You can also narrate emotion by using another character. In “The Colt,” from his Collected Stories, Wallace Stegner gives us a young boy who forms an attachment to a crippled young colt. It’s front legs are bent, and it can’t walk properly. The boy doesn’t know what this means for the colt, that its survival is threatened. But his mother knows, and her reaction to the colt’s condition narrates the boy’s mounting apprehension:
Then Bruce saw his mother’s face. It was quiet, too quiet. She hadn’t answered a word to all his jabber.
The mother examines the colt, and forms her own, dire conclusion:
Bruce’s mother pressed her lips together, shaking her head. She moved so gently that she got her hand on the colt’s poll, and he bobbed against the pleasant scratching. “You poor broken-legged thing,” she said with tears in her eyes. “You poor little friendly ruined thing!”
Stegner makes it clear from his descriptions of Bruce’s mother that she’s not a woman who cries easily, and seeing her cry now – or prepare to cry – unnerves Bruce. The reader then knows from Bruce’s increasingly desperate pleas to rehabilitate the colt that it’s hopeless, although Bruce doesn’t yet know it himself. The reader is anxious on Bruce’s behalf. Once again, the reader is hooked.
Bruce’s father agrees to put braces on the colt’s front legs in the hope that the legs will mend and be normal again, and Bruce tends the colt with great devotion. Then the time comes for the family to make its annual summer trip by wagon to a remote homestead. The colt still can’t walk, and so can’t come with them. Bruce pleads, but no way can be found. A local farm-hand agrees to buy the colt and care for him until Bruce returns. This is the same man who said the colt should be put down, and while Bruce is worried about leaving the colt in his care, he has no choice but to agree.
The colt’s fate becomes clear on the way out of town a few days later. The family’s wagon passes the dump before heading into open country. A terrible stench rises up. The father sees where its coming from and urges the horses to pull faster. Then the mother becomes curious.
Bruce saw her lips go flat over her teeth, and a look on her face like the woman he had seen in the traveling dentist’s chair, when the dentist dug a living nerve out of her tooth . . .”

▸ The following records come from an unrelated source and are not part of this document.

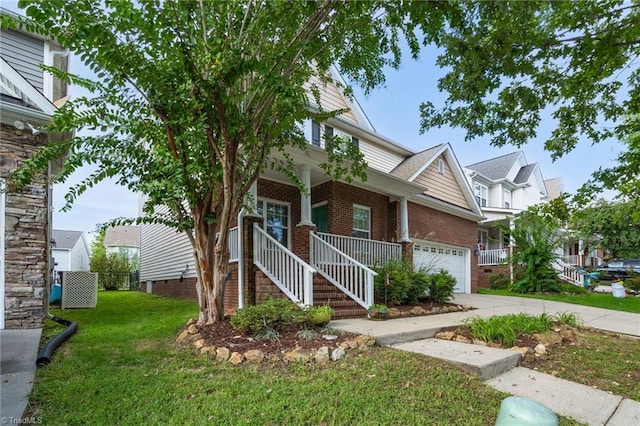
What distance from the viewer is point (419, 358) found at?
440 cm

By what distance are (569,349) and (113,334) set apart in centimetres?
697

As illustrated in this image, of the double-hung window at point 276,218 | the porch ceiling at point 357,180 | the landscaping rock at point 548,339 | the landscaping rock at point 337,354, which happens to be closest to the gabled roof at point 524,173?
the porch ceiling at point 357,180

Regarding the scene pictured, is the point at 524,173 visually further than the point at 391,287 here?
Yes

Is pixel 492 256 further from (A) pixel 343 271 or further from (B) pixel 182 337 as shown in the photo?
(B) pixel 182 337

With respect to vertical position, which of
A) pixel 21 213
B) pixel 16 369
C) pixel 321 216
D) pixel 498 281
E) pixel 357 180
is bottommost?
pixel 498 281

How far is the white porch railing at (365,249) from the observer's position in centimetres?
952

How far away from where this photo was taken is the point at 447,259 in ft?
46.7

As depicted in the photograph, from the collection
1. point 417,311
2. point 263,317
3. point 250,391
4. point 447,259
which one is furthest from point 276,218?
point 447,259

See how Stegner is narrating not only the mother’s emotion, but Bruce’s as well? Bruce knows his mother is very, very upset, and this in turn causes him fear. Bruce sees the dead body of the colt and screams for his family to stop.

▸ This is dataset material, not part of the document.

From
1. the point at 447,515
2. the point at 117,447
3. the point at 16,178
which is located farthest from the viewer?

His father drove grimly ahead, not turning, not speaking, and his mother shook her head without looking around. The truth comes out when the father grumbles, “For Christ sakes, I thought he was going to take it out of town.”
Now Stegner is narrating not just fear and grief on Bruce’s part, but betrayal. The weight of these feelings is never stated, only shown by how Bruce buries himself in the coats and blankets in the back of the wagon.
So narrating emotion means that you, the author, have to convey what’s going on inside your character by letting the reader experience for herself what that character is feeling. This means getting inside the character, putting yourself in his shoes, as it were, and then imparting what you find there to someone else.